The review of disciplinary rules for chartered accountants was always going to be a low-key affair, according to the English ICA executive.
Any proposals for change would only lead to some fine-tuning of the procedures, said new president Chris Swinson, arguing the system was not broken and therefore did not need fixing. A high-powered barrister – Michael Beloff, QC – has nevertheless been drafted in to conduct the review at a cost to the institute of #500 per hour. It might be a small review, but it is obviously not a cheap one.
According to Swinson: ‘The main point of the Beloff review is to make sure the rules we have in place for discipline are consistent with justice. This was never set up to be a grand public consultation and we do not think there’s a lot wrong with the rules, but we have to look to see if we are at the cutting edge. The invitation was circulated only to council members. The arguments are much more delicate than some would suggest.’
A cosy chat, then, rather than a grand debate. But back in February, several councillors called on the institute to take heed of the farcical outcome of the Tim Smith affair (when the cash-for-questions former MP was given a small fine and a reprimand) and conduct a root-and-branch review.
Peter Mitchell, head of the Small Practitioners Association, wants public confidence in the whole process of disciplining members to be restored.
He also has a separate demand that the rights of practitioners in small firms should be enhanced. In particular, he is concerned that many members are deterred from defending themselves because the institute refuses to pay back their costs after they are found innocent.
Council member Douglas Llambias says the relationship between the institute’s disciplinary procedures and the Joint Disciplinary Scheme needs to be clarified. He wants to avoid a repetition of the situation when KPMG in the US refused to take part in a JDS investigation of the Ferranti/International Signals & Control crash.
Mitchell and Llambias also agree that a notice of the review should have been sent to members and other interested parties. ‘After all, they are the people at the sharp end with experience of the process,’ says Mitchell.
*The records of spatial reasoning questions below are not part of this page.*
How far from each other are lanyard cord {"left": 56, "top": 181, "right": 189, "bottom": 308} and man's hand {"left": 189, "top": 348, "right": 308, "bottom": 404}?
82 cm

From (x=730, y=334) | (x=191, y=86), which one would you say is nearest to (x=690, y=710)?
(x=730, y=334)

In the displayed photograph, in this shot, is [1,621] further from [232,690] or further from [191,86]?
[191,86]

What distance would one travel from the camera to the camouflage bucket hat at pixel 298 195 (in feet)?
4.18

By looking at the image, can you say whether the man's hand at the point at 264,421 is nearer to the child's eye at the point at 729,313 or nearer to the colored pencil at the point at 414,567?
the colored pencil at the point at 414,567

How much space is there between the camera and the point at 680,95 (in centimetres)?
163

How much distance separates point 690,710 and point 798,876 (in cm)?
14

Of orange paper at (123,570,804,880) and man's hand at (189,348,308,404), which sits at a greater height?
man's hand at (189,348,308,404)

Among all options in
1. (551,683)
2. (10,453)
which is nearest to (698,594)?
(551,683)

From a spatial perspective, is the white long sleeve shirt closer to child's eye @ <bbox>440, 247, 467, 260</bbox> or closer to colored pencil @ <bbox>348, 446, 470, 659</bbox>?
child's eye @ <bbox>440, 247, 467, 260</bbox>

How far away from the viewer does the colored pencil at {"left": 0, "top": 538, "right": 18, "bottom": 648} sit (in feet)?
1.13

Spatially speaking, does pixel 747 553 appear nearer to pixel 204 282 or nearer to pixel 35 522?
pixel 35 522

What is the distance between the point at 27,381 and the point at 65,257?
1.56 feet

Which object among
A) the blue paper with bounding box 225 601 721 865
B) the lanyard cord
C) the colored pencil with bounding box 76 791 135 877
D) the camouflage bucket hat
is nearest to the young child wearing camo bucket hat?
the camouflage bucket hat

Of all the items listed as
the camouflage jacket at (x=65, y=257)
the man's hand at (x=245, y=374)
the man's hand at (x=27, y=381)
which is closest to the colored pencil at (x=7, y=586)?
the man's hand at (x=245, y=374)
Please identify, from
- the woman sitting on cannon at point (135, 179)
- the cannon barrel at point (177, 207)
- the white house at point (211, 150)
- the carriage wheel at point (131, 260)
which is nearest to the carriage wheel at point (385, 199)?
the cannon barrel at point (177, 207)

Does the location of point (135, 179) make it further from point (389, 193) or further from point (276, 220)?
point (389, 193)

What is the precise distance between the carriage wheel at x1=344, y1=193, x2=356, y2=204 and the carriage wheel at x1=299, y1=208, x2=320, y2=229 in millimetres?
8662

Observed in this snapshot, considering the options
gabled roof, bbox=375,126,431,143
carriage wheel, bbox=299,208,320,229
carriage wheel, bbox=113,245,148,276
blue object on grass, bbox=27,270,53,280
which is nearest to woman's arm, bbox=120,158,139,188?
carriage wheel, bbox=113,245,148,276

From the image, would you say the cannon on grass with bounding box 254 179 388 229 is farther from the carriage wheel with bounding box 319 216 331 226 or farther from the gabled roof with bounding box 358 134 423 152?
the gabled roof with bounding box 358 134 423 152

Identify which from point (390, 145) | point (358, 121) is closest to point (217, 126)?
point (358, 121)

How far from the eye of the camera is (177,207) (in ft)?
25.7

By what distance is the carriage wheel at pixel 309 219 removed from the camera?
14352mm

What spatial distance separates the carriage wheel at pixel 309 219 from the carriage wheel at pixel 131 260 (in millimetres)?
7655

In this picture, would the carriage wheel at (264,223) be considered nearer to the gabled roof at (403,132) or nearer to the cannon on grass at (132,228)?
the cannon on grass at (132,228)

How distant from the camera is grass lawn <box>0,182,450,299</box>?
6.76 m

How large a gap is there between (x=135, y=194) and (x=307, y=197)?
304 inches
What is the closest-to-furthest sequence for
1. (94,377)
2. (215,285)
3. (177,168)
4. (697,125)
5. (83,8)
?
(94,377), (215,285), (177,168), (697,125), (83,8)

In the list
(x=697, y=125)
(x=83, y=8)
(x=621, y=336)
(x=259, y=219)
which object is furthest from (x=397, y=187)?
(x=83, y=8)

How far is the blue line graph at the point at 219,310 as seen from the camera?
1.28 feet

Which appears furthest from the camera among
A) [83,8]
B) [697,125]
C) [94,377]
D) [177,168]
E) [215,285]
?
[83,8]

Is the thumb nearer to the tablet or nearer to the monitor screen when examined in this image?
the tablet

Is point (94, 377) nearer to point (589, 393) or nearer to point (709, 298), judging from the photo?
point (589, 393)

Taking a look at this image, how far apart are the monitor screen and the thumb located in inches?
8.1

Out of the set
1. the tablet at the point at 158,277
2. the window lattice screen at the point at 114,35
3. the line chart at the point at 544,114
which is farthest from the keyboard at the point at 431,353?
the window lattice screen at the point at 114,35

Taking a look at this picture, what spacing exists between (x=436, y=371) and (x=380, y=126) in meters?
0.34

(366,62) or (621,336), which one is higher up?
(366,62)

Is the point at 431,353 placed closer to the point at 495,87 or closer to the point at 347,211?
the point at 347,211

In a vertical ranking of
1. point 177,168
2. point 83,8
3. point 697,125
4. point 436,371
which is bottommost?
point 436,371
There are Swinson supporters. Coopers & Lybrand partner Peter Wyman, who is pushing a massive overhaul of the institute’s education curriculum, backs the Swinson softly-softly line. But former Arthur Andersen boss Ian Hay Davison says the trend away from self-regulation will spell the end of internal discipline in the next three to five years. ‘A review in these circumstances would be a waste of time,’ he says.
Swinson neatly side-stepped committing himself to a long and politically debilitating Royal Commission-type study of the rules at the February council meeting. He asked the council to delegate the task of drafting the terms of reference to the executive and the newly formed professional standards office, and to represent them to council. Mitchell, the principle protagonist, agreed.
Terms of reference were drafted and slipped into the documents for the March meeting. Councillors were told that Beloff would accept submissions until 30 May.
Immediately, Mitchell regretted his decision. The fear that executive members were only prepared to tinker had been realised. A flurry of letters were exchanged with the then president Chris Laine, but to no avail.
The institute remains resolute that a limited review should take place, despite the row that has erupted.
Yet there is hope for dissenters. Beloff has been asked to consider how the ‘content and approach adopted in the disciplinary bye-laws compares with that of other professional bodies’. And the path towards a more open disciplinary process has already been trodden by the ACCA.
It compensates members found innocent and refuses to tolerate firms in foreign jurisdictions taking an obstructive line with its investigators.
No changes to sister firms abroad
As Anthony Booth, an ACCA director, says: ‘ACCA’s bye-laws and regulations are specific in requiring members to co-operate with the association in fulfilling its regulatory function, and failure to comply would lead us to question both their fitness and propriety and may give rise to disciplinary action.’
ACCA, which also holds disciplinary proceedings open to the public, is drafting rules to allow complainants to recover costs where the member is found guilty.
Back at the institute, the Big Six firms have so far ruled out any changes affecting sister firms abroad. They say the marketing of their firms as ‘global’ entities should not be reflected in the institute’s rules. They want to avoid being pushed into signing agreements with their sister firms in other countries that could lead to cross-border disciplinary actions.
Not least, because their sister firms would refuse.
Several council members, who asked not to be named, say the institute will need to fit in with the Review Board proposals for self-regulation which have gone forward to the Department of Trade and Industry if the review is to be a worthwhile exercise. Otherwise, they say, the regulation of chartered accountants will look even more archaic.
The Review Board proposals are secret, but are unlikely to gain approval without following the ACCA line.
But so far the dissenters have been outplayed. They have held a straight bat with their chin in the air in response to a series of googlies from Swinson. The next few weeks will show if they can turn the tables and start scoring some points of their own.